Stated task — Reproduce verbatim the rows below, from the line containing "How far is locate(7, 67, 68, 130): black" through the line containing "Looking at garage", including both of those lines.

Information provided —
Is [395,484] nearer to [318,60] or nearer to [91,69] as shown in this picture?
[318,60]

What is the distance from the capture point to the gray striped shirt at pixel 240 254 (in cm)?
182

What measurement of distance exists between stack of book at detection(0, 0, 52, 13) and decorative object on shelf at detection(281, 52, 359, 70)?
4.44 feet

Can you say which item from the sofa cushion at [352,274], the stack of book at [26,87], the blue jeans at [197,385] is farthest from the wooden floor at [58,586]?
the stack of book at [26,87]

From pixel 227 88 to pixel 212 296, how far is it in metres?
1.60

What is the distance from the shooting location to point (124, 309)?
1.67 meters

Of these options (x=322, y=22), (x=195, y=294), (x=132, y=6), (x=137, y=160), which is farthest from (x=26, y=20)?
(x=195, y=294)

==

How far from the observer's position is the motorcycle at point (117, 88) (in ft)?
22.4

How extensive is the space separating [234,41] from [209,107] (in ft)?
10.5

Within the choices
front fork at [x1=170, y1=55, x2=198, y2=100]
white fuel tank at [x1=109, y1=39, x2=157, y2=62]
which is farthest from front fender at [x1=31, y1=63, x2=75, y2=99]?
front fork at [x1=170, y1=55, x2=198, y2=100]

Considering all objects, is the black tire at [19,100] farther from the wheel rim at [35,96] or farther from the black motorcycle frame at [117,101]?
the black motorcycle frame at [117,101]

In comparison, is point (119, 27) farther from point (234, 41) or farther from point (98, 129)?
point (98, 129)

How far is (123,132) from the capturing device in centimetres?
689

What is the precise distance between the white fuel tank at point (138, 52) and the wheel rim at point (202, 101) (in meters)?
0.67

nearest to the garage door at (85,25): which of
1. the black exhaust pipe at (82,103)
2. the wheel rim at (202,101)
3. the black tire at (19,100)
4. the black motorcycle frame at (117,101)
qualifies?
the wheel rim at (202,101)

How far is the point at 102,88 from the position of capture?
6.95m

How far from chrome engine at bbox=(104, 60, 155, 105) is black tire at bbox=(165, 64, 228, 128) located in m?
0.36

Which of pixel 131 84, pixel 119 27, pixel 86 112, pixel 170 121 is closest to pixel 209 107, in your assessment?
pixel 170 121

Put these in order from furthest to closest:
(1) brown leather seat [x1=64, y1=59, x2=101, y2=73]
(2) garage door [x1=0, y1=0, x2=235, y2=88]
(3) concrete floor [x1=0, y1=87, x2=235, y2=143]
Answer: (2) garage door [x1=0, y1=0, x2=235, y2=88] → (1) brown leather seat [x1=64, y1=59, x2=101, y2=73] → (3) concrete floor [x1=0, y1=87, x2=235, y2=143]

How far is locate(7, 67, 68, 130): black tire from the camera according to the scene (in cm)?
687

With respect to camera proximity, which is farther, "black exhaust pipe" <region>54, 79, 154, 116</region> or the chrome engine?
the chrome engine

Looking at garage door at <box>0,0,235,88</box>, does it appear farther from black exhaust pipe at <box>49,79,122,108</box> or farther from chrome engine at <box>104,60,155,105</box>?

Task output —
How far is locate(7, 67, 68, 130): black tire from the camera according to the scene (in cm)?
687

With respect to camera proximity, which is farther, "black exhaust pipe" <region>54, 79, 154, 116</region> or the chrome engine?
the chrome engine

Looking at garage door at <box>0,0,235,88</box>, does it appear farther from black exhaust pipe at <box>49,79,122,108</box> or farther from chrome engine at <box>104,60,155,105</box>?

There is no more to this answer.